◆ YOUR INSTRUCTIONS
Retype the entries in full.

(Beginning of SOURCE DATA)

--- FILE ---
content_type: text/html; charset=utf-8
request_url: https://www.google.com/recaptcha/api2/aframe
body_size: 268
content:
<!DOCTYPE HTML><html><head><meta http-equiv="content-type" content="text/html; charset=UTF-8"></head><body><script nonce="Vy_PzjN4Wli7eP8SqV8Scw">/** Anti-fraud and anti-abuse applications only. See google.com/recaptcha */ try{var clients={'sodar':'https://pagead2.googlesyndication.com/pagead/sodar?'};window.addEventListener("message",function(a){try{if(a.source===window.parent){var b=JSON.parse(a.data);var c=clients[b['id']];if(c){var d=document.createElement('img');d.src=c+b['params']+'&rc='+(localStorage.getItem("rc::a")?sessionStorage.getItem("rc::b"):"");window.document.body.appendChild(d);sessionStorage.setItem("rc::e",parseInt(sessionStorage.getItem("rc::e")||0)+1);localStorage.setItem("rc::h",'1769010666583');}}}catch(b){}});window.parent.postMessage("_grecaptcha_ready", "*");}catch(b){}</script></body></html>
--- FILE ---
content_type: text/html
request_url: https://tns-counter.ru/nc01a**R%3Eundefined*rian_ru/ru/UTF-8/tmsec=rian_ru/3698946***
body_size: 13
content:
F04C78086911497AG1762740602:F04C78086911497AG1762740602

(End of SOURCE DATA)

◆ SOLUTION
--- FILE ---
content_type: text/html; charset=utf-8
request_url: https://www.google.com/recaptcha/api2/aframe
body_size: 268
content:
<!DOCTYPE HTML><html><head><meta http-equiv="content-type" content="text/html; charset=UTF-8"></head><body><script nonce="Vy_PzjN4Wli7eP8SqV8Scw">/** Anti-fraud and anti-abuse applications only. See google.com/recaptcha */ try{var clients={'sodar':'https://pagead2.googlesyndication.com/pagead/sodar?'};window.addEventListener("message",function(a){try{if(a.source===window.parent){var b=JSON.parse(a.data);var c=clients[b['id']];if(c){var d=document.createElement('img');d.src=c+b['params']+'&rc='+(localStorage.getItem("rc::a")?sessionStorage.getItem("rc::b"):"");window.document.body.appendChild(d);sessionStorage.setItem("rc::e",parseInt(sessionStorage.getItem("rc::e")||0)+1);localStorage.setItem("rc::h",'1769010666583');}}}catch(b){}});window.parent.postMessage("_grecaptcha_ready", "*");}catch(b){}</script></body></html>
--- FILE ---
content_type: text/html
request_url: https://tns-counter.ru/nc01a**R%3Eundefined*rian_ru/ru/UTF-8/tmsec=rian_ru/3698946***
body_size: 13
content:
F04C78086911497AG1762740602:F04C78086911497AG1762740602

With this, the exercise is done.